Read other sources on the history of the sack of Benin. This article romanticizes a city with human sacrifices and slave trade.

From Wikipedia's article on the Benin Massacre:

But the way Benin treated its slaves and the public display of large quantities of human remains hardened British attitudes towards Benin's rulers. The trader James Pinnock wrote that he saw 'a large number of men all handcuffed and chained' there, with 'their ears cut off with a razor'. T.B Auchterlonie described the approach to the capital through an avenue of trees hung with decomposing human remains. After the 'lane of horrors' came a grass common 'thickly stewn with the skulls and bones of sacrificed human beings.'


Oh I know. There's always many sides to these stories. I don't feel bad about it other than in an abstract modern moral way, it's history.

But the number of times something from the 18th-20th centuries like this comes up and you find out it was our ancestors...

I sometimes wonder whether this'll be the same reaction Americans will have in 200 years time. Things always look better when justified in the moral context of their time.


No, no, don't worry; there's been more than one occasion when I silently repeated to myself: "please not Texas, please not Texas..."


You're in luck, it's Florida again.


History is written by the victors justifying themselves.

Remember, this occurred in an era of "Social Darwinism" and "noble savages", etc.

That's not to say that these accounts aren't correct, but you can't just accept them at face value without some archaeological evidence to back them up.


You might be happy to hear that Jesus College at Cambridge just decided to remove the Benin Bronze they've had since 1897 and that it might go back to Nigeria: http://www.telegraph.co.uk/education/12188018/Cambridge-coll...

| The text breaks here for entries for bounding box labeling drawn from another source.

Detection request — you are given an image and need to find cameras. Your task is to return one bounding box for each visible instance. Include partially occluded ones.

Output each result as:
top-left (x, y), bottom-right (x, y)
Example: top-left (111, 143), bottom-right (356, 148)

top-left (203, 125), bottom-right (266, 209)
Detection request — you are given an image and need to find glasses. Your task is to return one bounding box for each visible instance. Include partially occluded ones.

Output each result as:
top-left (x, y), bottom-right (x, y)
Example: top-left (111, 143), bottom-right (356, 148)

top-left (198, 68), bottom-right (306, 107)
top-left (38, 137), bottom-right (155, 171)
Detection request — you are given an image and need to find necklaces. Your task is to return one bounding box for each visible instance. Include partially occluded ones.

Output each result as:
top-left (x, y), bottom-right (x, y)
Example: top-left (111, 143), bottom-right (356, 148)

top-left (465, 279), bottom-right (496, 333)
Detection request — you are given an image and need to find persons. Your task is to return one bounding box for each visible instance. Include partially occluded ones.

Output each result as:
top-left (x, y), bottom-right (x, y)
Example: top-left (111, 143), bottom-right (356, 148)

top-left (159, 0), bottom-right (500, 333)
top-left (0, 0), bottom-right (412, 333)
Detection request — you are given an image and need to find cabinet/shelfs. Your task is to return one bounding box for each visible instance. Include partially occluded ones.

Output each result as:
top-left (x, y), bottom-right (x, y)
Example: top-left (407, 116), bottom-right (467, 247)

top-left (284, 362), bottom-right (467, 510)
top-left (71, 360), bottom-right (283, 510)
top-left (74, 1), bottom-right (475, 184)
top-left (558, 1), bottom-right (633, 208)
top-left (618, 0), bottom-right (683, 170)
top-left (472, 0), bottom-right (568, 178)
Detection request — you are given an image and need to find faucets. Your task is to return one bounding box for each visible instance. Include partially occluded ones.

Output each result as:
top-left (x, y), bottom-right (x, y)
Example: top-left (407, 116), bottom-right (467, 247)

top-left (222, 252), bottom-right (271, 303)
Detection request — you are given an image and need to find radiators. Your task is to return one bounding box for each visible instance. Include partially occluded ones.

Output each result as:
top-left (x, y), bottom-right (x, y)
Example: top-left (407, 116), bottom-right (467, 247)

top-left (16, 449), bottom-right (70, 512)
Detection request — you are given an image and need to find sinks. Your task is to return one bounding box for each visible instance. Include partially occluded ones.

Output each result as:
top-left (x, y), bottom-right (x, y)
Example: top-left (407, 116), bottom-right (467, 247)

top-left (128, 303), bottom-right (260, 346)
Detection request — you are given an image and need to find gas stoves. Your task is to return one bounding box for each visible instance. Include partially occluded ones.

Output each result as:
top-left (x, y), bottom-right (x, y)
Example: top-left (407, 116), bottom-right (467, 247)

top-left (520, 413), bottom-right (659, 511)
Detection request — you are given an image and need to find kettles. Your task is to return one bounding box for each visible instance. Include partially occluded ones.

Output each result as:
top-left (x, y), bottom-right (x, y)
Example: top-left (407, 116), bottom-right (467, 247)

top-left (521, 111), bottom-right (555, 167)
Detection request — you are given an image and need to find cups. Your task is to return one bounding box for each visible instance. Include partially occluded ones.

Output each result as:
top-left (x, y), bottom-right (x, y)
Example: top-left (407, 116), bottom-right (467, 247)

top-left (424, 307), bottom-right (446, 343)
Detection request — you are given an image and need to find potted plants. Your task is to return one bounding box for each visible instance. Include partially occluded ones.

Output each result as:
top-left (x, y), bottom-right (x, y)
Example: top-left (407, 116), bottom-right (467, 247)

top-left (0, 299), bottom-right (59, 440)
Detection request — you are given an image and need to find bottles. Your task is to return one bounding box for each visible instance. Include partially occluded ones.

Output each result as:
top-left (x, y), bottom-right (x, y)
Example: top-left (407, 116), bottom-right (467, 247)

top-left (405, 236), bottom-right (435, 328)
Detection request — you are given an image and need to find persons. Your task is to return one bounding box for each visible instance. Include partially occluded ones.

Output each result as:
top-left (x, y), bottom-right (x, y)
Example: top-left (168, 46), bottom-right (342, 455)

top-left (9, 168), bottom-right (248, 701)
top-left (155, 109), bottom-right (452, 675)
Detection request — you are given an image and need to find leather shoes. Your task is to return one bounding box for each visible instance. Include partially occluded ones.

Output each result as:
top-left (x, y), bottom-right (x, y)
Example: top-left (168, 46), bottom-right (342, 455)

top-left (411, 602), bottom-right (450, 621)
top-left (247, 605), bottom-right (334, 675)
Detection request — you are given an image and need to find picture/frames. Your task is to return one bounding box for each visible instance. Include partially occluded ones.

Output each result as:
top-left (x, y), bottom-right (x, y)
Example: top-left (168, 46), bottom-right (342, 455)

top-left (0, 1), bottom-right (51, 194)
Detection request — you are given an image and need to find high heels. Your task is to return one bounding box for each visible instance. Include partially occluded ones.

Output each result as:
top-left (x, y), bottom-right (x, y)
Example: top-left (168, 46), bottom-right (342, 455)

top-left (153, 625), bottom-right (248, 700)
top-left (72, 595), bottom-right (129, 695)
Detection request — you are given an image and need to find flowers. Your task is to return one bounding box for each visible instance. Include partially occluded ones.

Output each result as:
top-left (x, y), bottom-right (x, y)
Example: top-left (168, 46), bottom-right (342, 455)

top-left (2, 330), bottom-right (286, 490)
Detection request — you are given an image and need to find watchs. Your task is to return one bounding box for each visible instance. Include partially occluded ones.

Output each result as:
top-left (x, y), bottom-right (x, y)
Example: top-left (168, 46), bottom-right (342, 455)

Actually, not really. I was disappointed with the recent controversy over the Cecil Rhodes statue at Oxford. I thought it was incredibly narrowminded and a poor reflection of the entire purpose of academic freedom. Quite glad when they kept the statue.

History always has multiple points of view, our most recent struggles reflect only one.


I think this is different, sounds like the Benin Bronze was basically stolen from the capital.


Well it was taken down because it was representative of an atrocity, not because it was stolen.

Although, arguing down that route, war spoils are a tricky thing to discuss historically. "Stolen" is very different from "appropriated after successful war". Like I've said above, history and modern morals don't always mix. For that matter, current events and modern morals don't always mix. Take the Iraq oil situation, a bit more than a statue worth there.